Although flowers were grown in Assyrian gardens, as certain Nineveh reliefs reveal, they were mainly planted with trees. Rather than palm groves, however, the parks were planted with rows of fruit trees and conifers, as shown in the reliefs in Room VII and on some coloured brick decorations.
Sargon’s correspondence shows that the king took a close interest in the planting of his gardens and wrote personally to governors demanding they uproot saplings and take plant cuttings from different provinces and send them to Khorsabad.

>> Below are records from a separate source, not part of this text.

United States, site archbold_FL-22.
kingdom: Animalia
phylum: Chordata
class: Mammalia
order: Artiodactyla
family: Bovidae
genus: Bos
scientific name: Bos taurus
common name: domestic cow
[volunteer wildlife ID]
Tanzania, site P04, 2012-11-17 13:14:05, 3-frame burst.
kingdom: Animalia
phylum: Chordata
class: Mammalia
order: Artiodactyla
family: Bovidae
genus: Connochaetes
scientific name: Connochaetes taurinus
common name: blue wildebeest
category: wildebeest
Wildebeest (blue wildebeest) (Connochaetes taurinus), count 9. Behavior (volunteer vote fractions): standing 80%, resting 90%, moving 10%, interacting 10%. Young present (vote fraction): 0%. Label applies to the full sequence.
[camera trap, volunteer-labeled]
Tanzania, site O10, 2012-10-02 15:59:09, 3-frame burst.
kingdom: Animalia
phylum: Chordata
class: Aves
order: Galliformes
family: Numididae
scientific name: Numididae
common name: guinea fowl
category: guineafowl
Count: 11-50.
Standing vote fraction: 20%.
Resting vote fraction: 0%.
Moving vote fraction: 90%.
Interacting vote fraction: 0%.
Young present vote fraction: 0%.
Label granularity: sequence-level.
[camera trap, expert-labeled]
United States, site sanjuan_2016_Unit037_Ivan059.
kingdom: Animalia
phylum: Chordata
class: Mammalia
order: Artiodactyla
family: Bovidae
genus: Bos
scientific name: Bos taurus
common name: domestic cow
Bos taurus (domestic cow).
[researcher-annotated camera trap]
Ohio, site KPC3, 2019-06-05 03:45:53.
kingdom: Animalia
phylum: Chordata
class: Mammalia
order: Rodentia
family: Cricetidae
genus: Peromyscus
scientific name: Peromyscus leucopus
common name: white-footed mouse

"As for the saplings about which the king, my lord, has written to me, there is much snow and ice, so they cannot be uprooted yet; they will be dug out and brought to Dur-Sharrukin (...)."
(SAA 5105) /p>
Eight letters list the saplings that were sent to Khorsabad. They contain information on their number (hundreds or even thousands), and offer a glimpse of how vast the park would have been. They also give us an idea of the sort of species selected: cedar and cypress, apple, medlar, plum and almond trees, quince and pomegranate were particular favourites. Vines are also occasionally mentioned, and on the Nineveh banquet relief they are depicted as a climbing vine. These species, some exotic, helped recreate the Assyrian empire in the gardens.
"They are gathering saplings of almond, quince and plum trees and transporting them to Dur-Sharrukin. The Suhaean and the local people are also bringing saplings from the country of Laqe - 1,000 bundles of apple trees (...)."